I am not sure there needs to be wards splits in Heber for a new stake. The four stakes (including the Midway Utah stake) have a total of 39 wards and 4 branches. ARDA has over 15,000 LDS adherents in 39 congregations at the end of 2010 in Wasatch County covered by the 4 stakes. The overall population has grown from about 23, 000 in 2010 to about 29,000 in 2015. My guess is the total membership has probably not gone down and likely went up. At 3000 members per stake, they probably have enough members to create a new stake. And they certainly have enough wards to do so. So, I suspect they have been waiting on active full-tithe-paying Melchizedek Priesthood holders. Or perhaps getting four stakes to agree with a plan to submit might have taken time.

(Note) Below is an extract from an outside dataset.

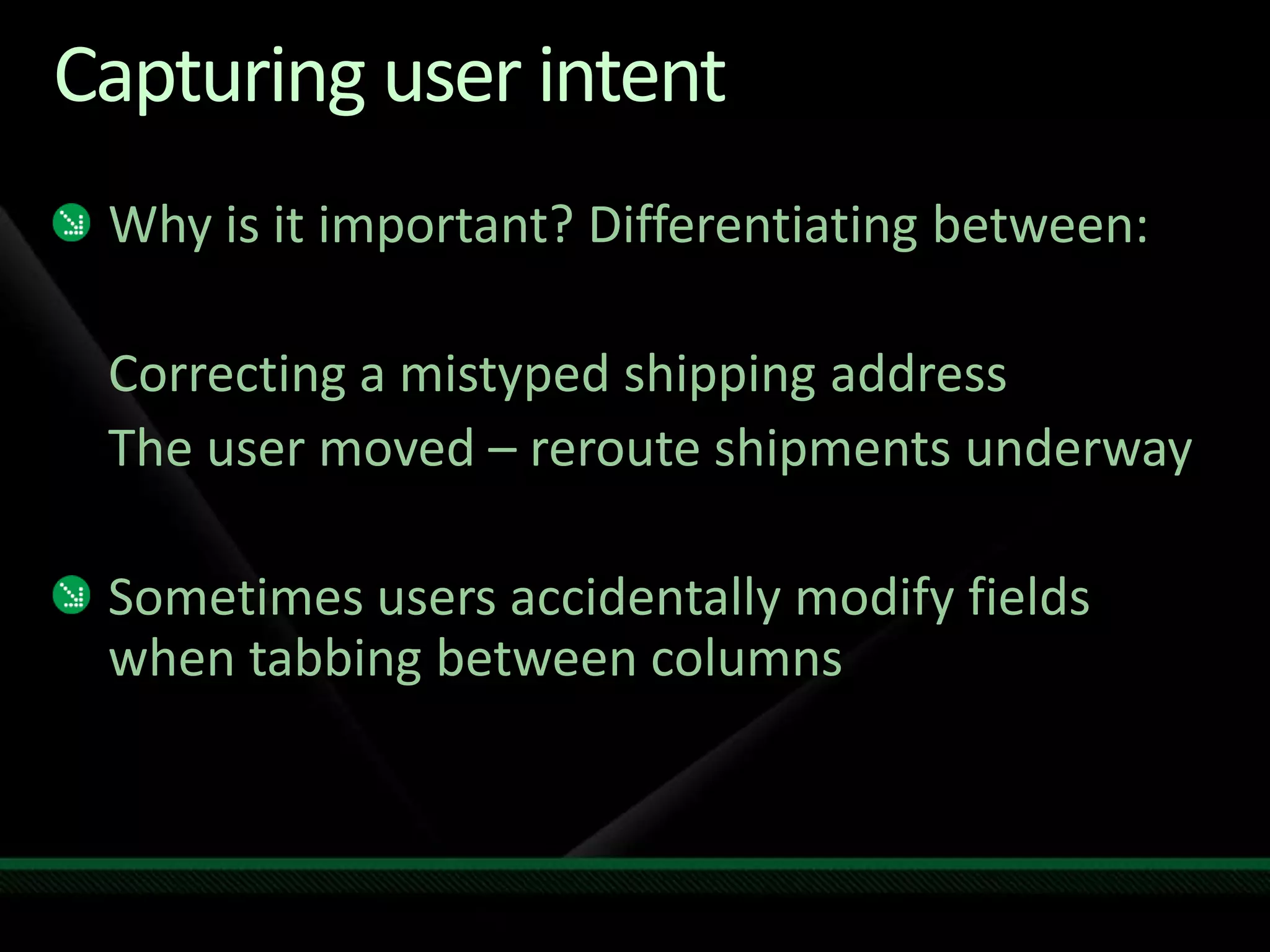 Capturing user intent

Why is it important? Differentiating between:

Correcting a mistyped shipping address

The user moved – reroute shipments underway

Sometimes users accidentally modify fields when tabbing between columns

That said, I could see a Charleston stake created with four of the wards from the Midway Utah Stake (Charleston, Deer Creek, and the two Wallsburg Wards, plus at least 1 of the YSA wards--both of which meet in the Charleston building. Additional wards would probably be needed from the Heber City Utah Stake (such as Daniel 1st and 2nd Wards. But to make that work, the Heber City Utah Stake would then need some help from the Heber City north and/or east stakes.

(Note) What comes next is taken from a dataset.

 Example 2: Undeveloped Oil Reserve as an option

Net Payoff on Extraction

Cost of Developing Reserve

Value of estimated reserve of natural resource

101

Heber City Utah East Stake (8 wards, 3 branches):
Center Creek Ward
Cobblestone Ward
Heber 15th Ward
Lake Creek 1st Ward
Lake Creek 2nd Ward
Lake Creek Farms Ward
Old Mill Ward
Wild Mare Ward
Heber 13th Branch (Spanish)
Heber 17th Branch (Care Center)
Heber Valley Branch (Correctional Facility)

Heber City Utah North Stake (10 wards, 1 branch):
Heber 1st Ward
Heber 2nd Ward
Heber 5th Ward
Heber 6th Ward
Heber 7th Ward
Heber 9th Ward
Heber YSA Ward
Timp Meadows Ward
Valley Hills 1st Ward
Valley Hills 2nd Ward
Heber 16th Branch (Care Center)

Heber City Utah Stake (9 wards):
Daniel 1st Ward
Daniel 2nd Ward
Daniels Canyon Ward
Heber 3rd Ward
Heber 4th Ward
Heber 8th Ward
Heber 12th Ward
Heber 14th Ward
Wheeler Park Ward

Midway Utah Stake (12 wards)
Charleston Ward
Deer Creek Ward
Dutch Canyon Ward
Fox Den Ward
Memorial Hill Ward
Midway 2nd Ward
Midway YSA Ward
River Road Ward
Swiss Alpine Ward
Wallsburg 1st Ward
Wallsburg 2nd Ward
Wasatch Mountain Ward

Mike Johnson said...

Thank You, TempleRick

John Pack Lambert said...

Here is an article from The Atlantic about refugees primarily from Iran converting to Protestantism in Germany.

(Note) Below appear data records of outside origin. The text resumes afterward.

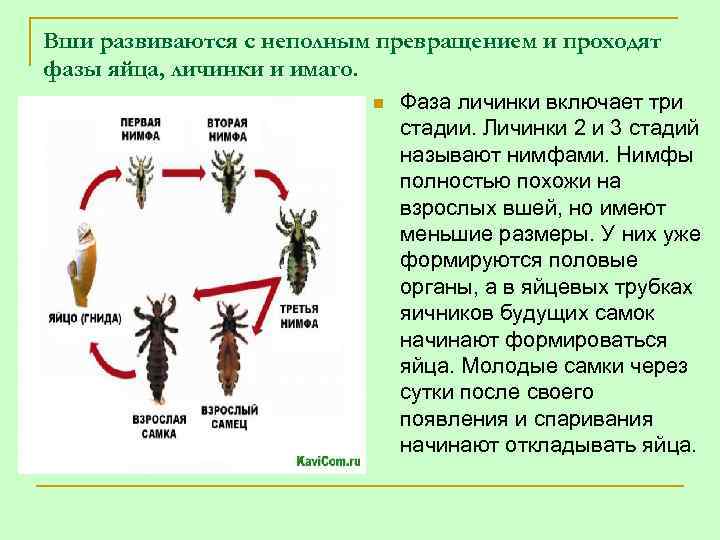 Вши развиваются с неполным превращением и проходят фазы яйца, личинки и имаго.

ПЕРВАЯ НИМФА

ВТОРАЯ НИМФА

ТРЕТЬЯ НИМФА

ЯЙЦО (ГНИДА)

ВЗРОСЛАЯ САМКА

ВЗРОСЛЫЙ САМЕЦ

KaviCom.ru

Фаза личинки включает три стадии. Личинки 2 и 3 стадий называют нимфами. Нимфы полностью похожи на взрослых вшей, но имеют меньшие размеры. У них уже формируются половые органы, а в яйцевых трубках яичников будущих самок начинают формироваться яйца. Молодые самки через сутки после своего появления и спаривания начинают откладывать яйца.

I seem to recall some indications of some LDS missionary success among both Iranian and Turkish immigrants in Germany. Back in I think August all the missionaries in Turkey were sent to Germany until things settled in Turkey for example.

John Pack Lambert said...

Has the Book of Mormon been published in Farsi? What about in TUrkish?

Mike Johnson said...

Turkish yes (1906 and again in 2001.
Farsi yes (2015)

Eduardo said...

I gave a Farsi Book of Mormon to a co-worker back around 2012. I don't know if 2015 was a re-do or not. The same guy knew Turkish as well.

Gnesileah said...

Selections of The Book of Mormon in Farsi were published in 1983, with the full translation in 2015.